*Work to complete*:
Leaving the images aside, transcribe all the data below exactly.
START Material supplied
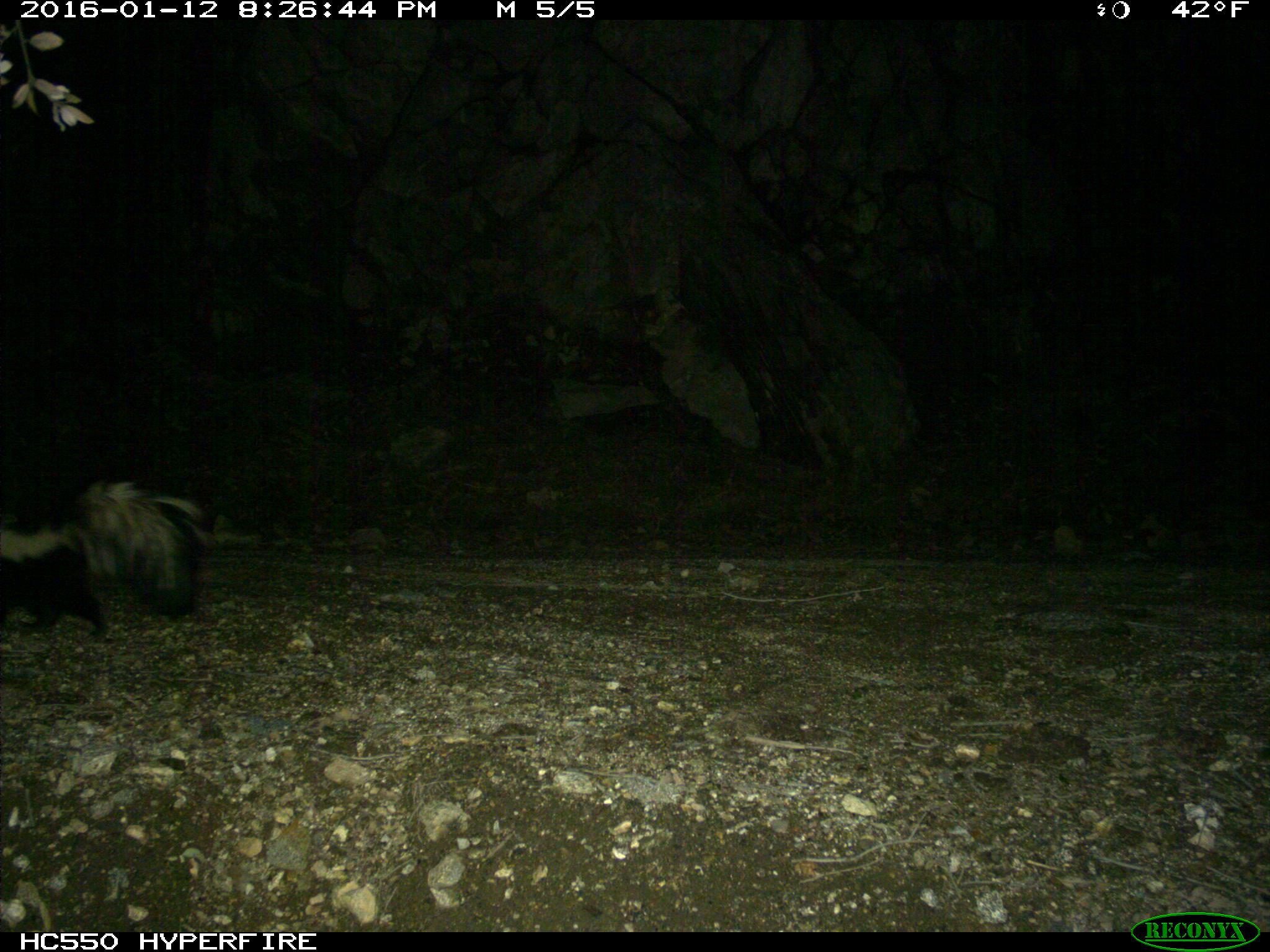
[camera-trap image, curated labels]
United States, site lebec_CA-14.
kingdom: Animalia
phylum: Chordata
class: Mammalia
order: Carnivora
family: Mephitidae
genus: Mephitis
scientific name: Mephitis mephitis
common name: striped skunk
END Material supplied
*Result of this task*:
[camera-trap image, curated labels]
United States, site lebec_CA-14.
kingdom: Animalia
phylum: Chordata
class: Mammalia
order: Carnivora
family: Mephitidae
genus: Mephitis
scientific name: Mephitis mephitis
common name: striped skunk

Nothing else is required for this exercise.